** VOCI FORNITE **
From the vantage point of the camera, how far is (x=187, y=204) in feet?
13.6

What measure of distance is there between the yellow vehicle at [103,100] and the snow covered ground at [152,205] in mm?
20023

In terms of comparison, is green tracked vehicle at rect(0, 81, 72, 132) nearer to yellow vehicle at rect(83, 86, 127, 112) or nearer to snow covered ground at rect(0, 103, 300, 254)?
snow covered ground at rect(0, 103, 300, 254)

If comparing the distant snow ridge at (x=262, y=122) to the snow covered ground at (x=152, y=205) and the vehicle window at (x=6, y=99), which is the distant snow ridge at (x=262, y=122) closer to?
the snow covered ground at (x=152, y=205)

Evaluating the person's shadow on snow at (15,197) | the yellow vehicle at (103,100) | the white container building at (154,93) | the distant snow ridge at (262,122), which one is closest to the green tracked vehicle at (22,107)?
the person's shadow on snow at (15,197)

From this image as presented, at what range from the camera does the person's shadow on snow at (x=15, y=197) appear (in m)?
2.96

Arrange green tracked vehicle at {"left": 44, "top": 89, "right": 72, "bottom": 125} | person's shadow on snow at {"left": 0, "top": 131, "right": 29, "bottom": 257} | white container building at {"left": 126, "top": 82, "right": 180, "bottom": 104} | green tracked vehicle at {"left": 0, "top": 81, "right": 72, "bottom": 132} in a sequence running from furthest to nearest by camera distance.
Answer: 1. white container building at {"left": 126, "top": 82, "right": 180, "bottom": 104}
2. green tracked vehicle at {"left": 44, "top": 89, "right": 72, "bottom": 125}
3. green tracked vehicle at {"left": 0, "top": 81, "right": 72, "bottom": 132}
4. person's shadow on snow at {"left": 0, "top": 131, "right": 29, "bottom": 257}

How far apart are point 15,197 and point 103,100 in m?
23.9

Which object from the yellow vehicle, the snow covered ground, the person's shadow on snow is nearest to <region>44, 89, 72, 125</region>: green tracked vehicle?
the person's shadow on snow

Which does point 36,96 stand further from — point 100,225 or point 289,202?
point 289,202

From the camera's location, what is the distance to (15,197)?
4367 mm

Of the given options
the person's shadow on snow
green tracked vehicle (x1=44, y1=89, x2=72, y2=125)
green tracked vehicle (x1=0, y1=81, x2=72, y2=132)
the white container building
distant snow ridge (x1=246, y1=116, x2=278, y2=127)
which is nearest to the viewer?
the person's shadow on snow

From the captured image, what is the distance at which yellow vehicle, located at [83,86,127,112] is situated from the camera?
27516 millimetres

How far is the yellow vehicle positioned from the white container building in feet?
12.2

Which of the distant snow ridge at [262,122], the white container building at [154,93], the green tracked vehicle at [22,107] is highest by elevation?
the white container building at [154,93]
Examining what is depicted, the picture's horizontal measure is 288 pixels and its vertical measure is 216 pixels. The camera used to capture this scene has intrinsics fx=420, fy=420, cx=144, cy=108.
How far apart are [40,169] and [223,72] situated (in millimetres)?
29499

** ESERCIZIO ASSEGNATO **
Trasforma in una tabella Markdown il tratto che va dalla riga contenente "Of the given options" fino alla fine delle voci, estremi compresi, tralasciando le righe vuote. Metti il numero progressivo nella colonna "n" e il testo di ciascuna riga nella colonna "Riga".

** SOLUZIONE COMPLETA **
| n | Riga |
|---|---|
| 1 | Of the given options |
| 2 | the person's shadow on snow |
| 3 | green tracked vehicle (x1=44, y1=89, x2=72, y2=125) |
| 4 | green tracked vehicle (x1=0, y1=81, x2=72, y2=132) |
| 5 | the white container building |
| 6 | distant snow ridge (x1=246, y1=116, x2=278, y2=127) |
| 7 | which is nearest to the viewer? |
| 8 | the person's shadow on snow |
| 9 | From the captured image, what is the distance at which yellow vehicle, located at [83,86,127,112] is situated from the camera? |
| 10 | 27516 millimetres |
| 11 | How far is the yellow vehicle positioned from the white container building in feet? |
| 12 | 12.2 |
| 13 | Which of the distant snow ridge at [262,122], the white container building at [154,93], the green tracked vehicle at [22,107] is highest by elevation? |
| 14 | the white container building at [154,93] |
| 15 | Examining what is depicted, the picture's horizontal measure is 288 pixels and its vertical measure is 216 pixels. The camera used to capture this scene has intrinsics fx=420, fy=420, cx=144, cy=108. |
| 16 | How far apart are [40,169] and [223,72] situated (in millimetres)? |
| 17 | 29499 |